Credo ut Intelligam: a brief explanation

Evidence - it’s the basis of Modern thought. Before believing anything it must first be seen, heard, tasted, touched, smelled, and fully experienced…and then again, just to prove it wasn’t a fluke. Provability is necessary before anything can be accepted as truth, and if it can’t be proven, it is obviously and undeniably impossible and untrue.

Though we technically live in an era that has been deemed “Postmodern” (which translated means “I believe whatever I want, and you believe whatever you want, and everyone’s happy”) the concept of provability has not dissipated. Rather, it is a timeless idea, existing long before the Modern era and one that will continue long after Postpostpostmodernism has become something in the history books.

This idea, which has transcended the boundaries of epochs and eras, has wrapped it’s fingers around Christian doctrine and students of the Bible and has continued to tighten its grip.

We acknowledge God is big, but even so, He couldn’t create the world in six literal days. We say He’s all-powerful, but He couldn't have really made it so that “all the high mountains under the entire heavens” were flooded like it says in Genesis. In fact, the whole Old Testament is filled with fictitious stories that are to teach us character lessons, not history lessons. On top of that, science has begun to raise doubts as to the viability of the New Testament as well...and somehow we're okay with that.

But God is not provable, and to say that He is shows that I don’t believe in Him…at least not the “Him” that He claims to be (Isaiah 55:8-9; Romans 11:33-36).

So here we are, standing in the midst of innumerable concepts of Christ, perceptions of the cross and the gospel, and the believers who believe only what they see. We live in a world where understanding precedes belief.

St. Anselm, Bishop of Canterbury, stood among the same lack of faith in the “Him” that God claims to be, and he responded in this way:

Nor do I seek to understand that I may believe, but I believe that I may understand (credo ut intelligam). For this too I believe, that unless I first believe, I shall not understand.

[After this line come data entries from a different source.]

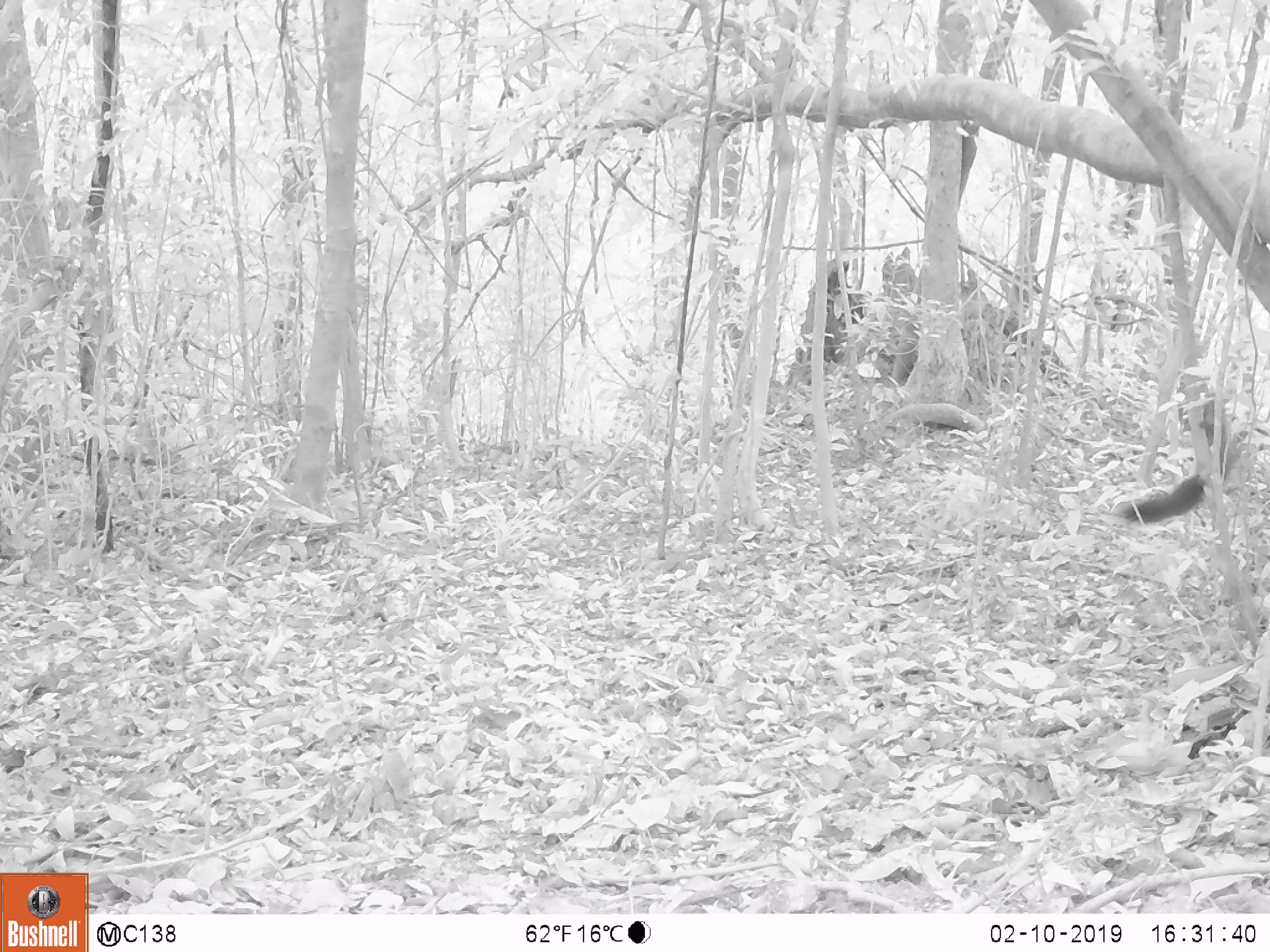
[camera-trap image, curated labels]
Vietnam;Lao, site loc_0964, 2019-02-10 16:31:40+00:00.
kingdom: Animalia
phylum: Chordata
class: Mammalia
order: Rodentia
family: Sciuridae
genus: Dremomys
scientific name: Dremomys rufigenis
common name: red-cheeked squirrel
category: red cheeked squirrel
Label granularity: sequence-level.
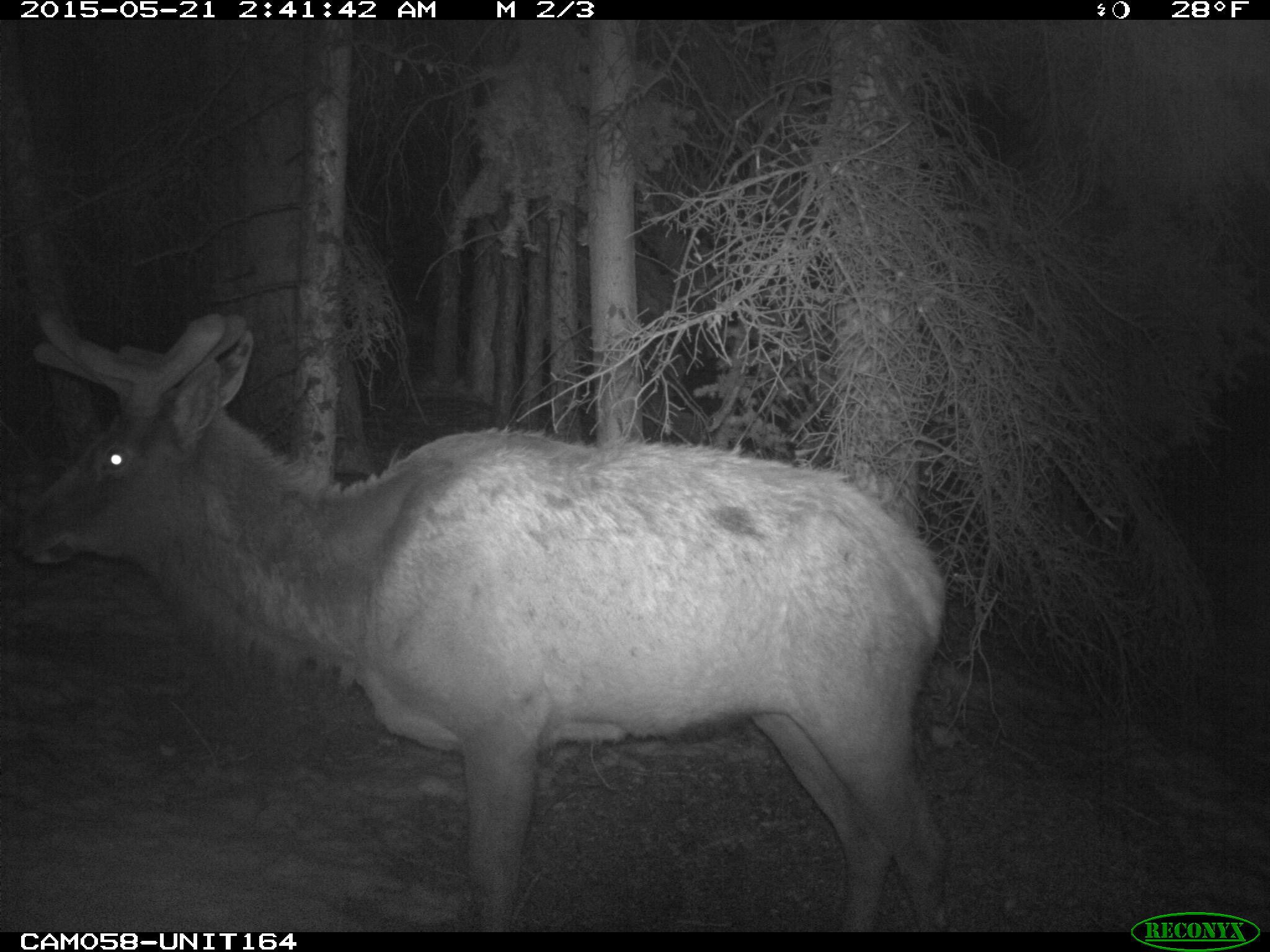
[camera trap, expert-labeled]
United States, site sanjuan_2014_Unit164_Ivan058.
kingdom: Animalia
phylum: Chordata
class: Mammalia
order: Artiodactyla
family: Cervidae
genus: Cervus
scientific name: Cervus elaphus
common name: red deer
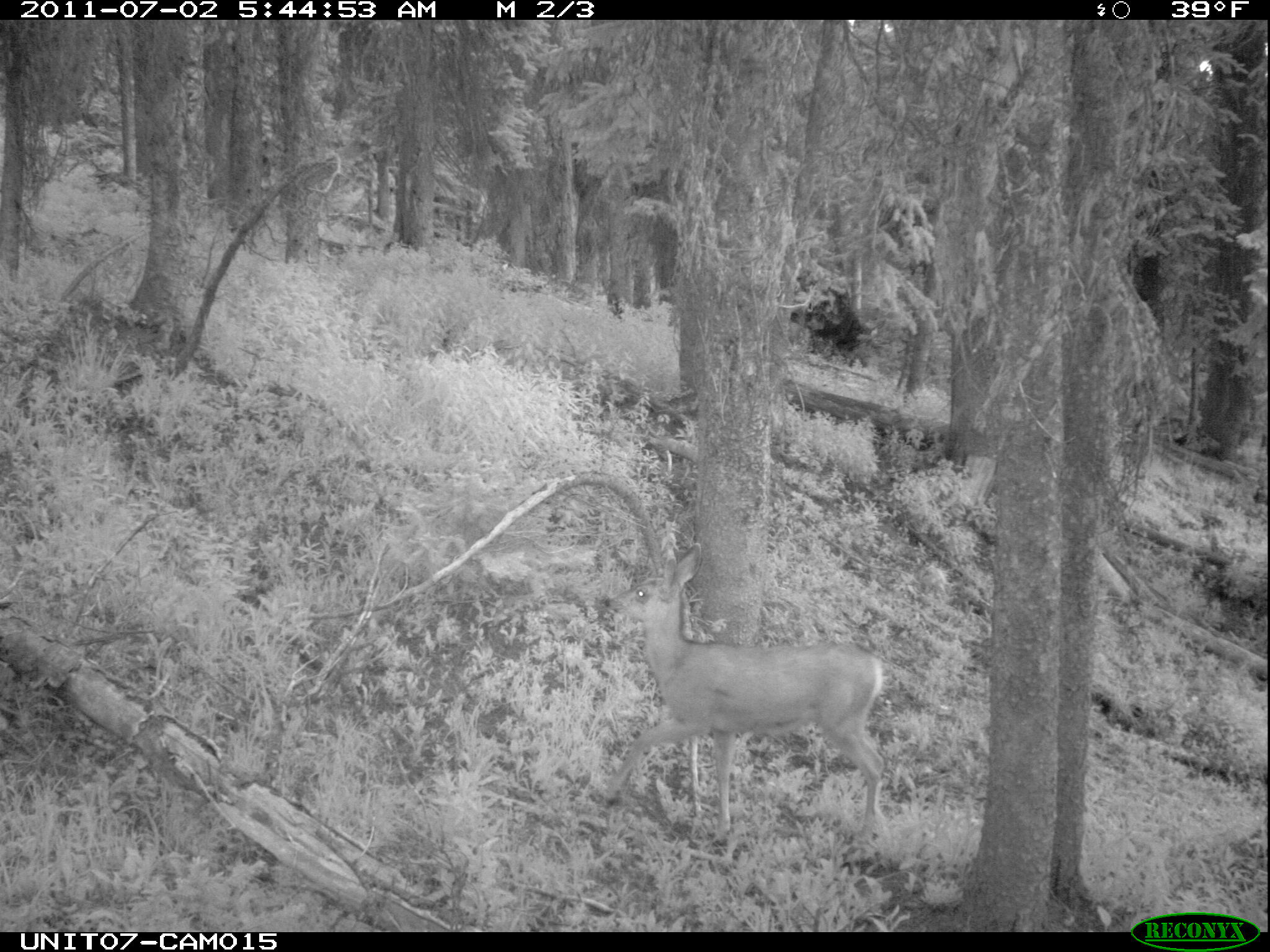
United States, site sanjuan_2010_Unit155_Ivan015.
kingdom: Animalia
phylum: Chordata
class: Mammalia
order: Artiodactyla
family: Cervidae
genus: Odocoileus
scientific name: Odocoileus hemionus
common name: mule deer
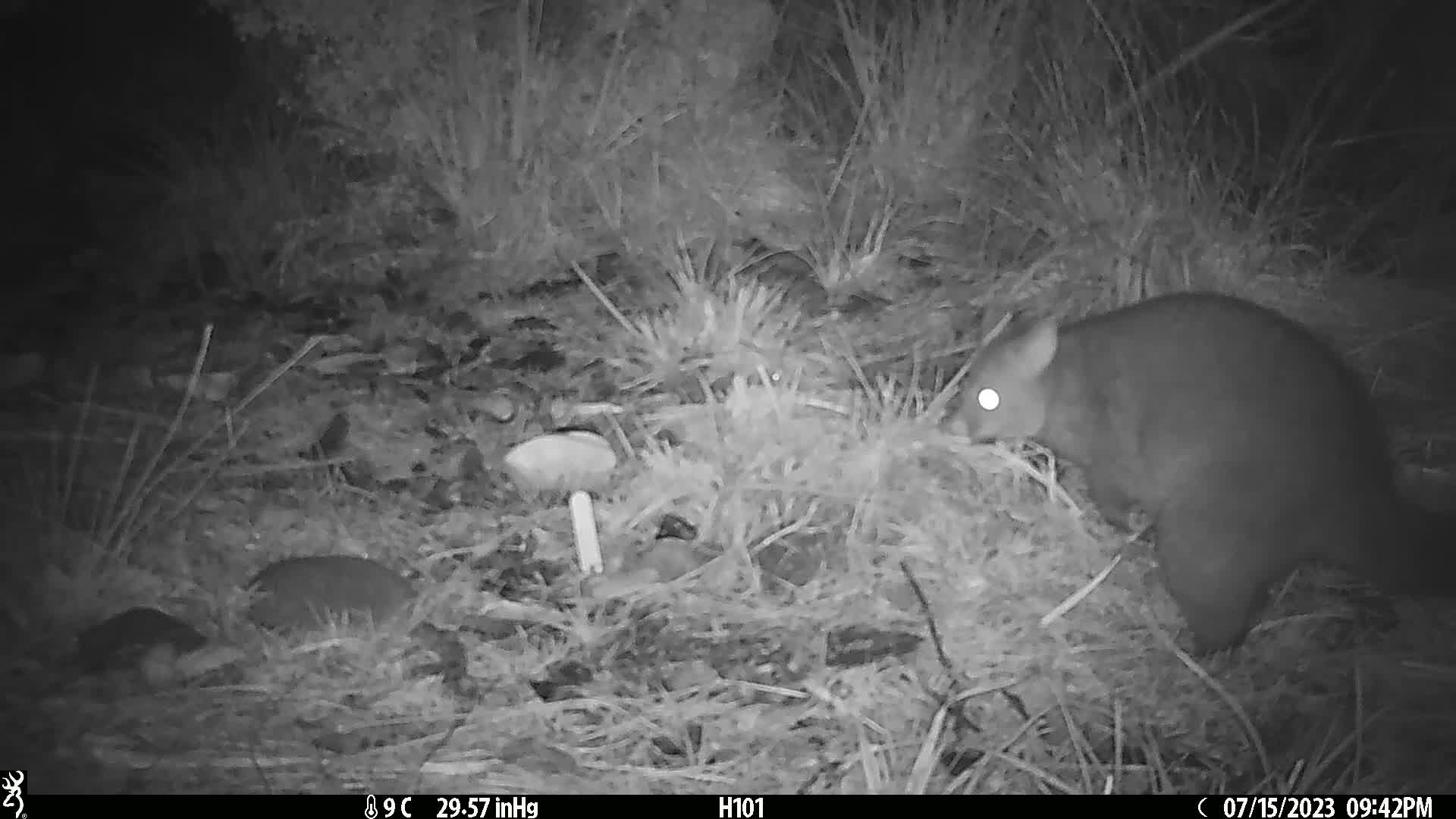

“Belief” is not belief when it’s been proven – it’s acknowledgement.

My desire is not to be a “believer” who believes only what makes sense to me. If that were true I would believe very little. I don’t know how God created the whole world in six days, but I have no doubt that He could and did. I don’t know why God wiped out everything in one flood, but I know beyond a shadow of a doubt that He could and did. And beyond all else, it makes no sense that one who was proven to be dead is now alive and is sitting in heaven until the day He comes for His Bride, but my heart rejoices in the fact that I don’t have a useless faith (1 Cor. 15:14, 17)

I’m not a genius - I don’t understand - but I desire to have a faith that is constantly seeking understanding.

Because you have seen me you have believed; blessed are those who have not seen and yet have believed.